From our Favorites page:
Originally published in 1956, Harry the Dirty Dog is about the adventures of a family dog who hides the scrubbing brush and then runs away in order to avoid being given a bath. On his adventure, Harry takes part in a series of increasingly dirty activities, and eventually gets so dirty that he turns from a white dog with black spots into a black dog with white spots. Tired and hungry, Harry decides to return home – but he is so dirty his family doesn’t recognize him! Harry tries all of his old tricks – flip-flopping, flop-flipping, rolling over, playing dead – but his family still doesn’t realize it’s their lost dog Harry. In the end, it’s a brand new “trick” that saves the day for Harry. Dejected and seemingly resigned to his fate, Harry has an epiphany, digs up the scrubbing brush from its hiding place, and asks for a bath! I guess old dogs can learn new tricks.

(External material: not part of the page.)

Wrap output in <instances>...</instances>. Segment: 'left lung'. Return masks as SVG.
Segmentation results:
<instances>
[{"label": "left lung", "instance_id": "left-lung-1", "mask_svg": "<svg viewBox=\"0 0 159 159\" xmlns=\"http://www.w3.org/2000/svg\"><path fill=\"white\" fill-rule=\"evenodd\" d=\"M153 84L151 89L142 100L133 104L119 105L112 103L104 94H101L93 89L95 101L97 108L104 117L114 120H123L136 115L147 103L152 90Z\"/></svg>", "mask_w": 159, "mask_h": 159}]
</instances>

Aided by the magic of a soapy bath (“It’s Harry! It’s Harry! It’s Harry!”) our canine hero is back home with the family who loves him. However, we’re not sure what lesson Harry has learned as he snuggles in to his bed and dreams of how much fun he had getting dirty. We have enjoyed discussing the ending with our kids, and you may with your kids as well: “why do YOU think the scrubbing brush was hidden under his bed?”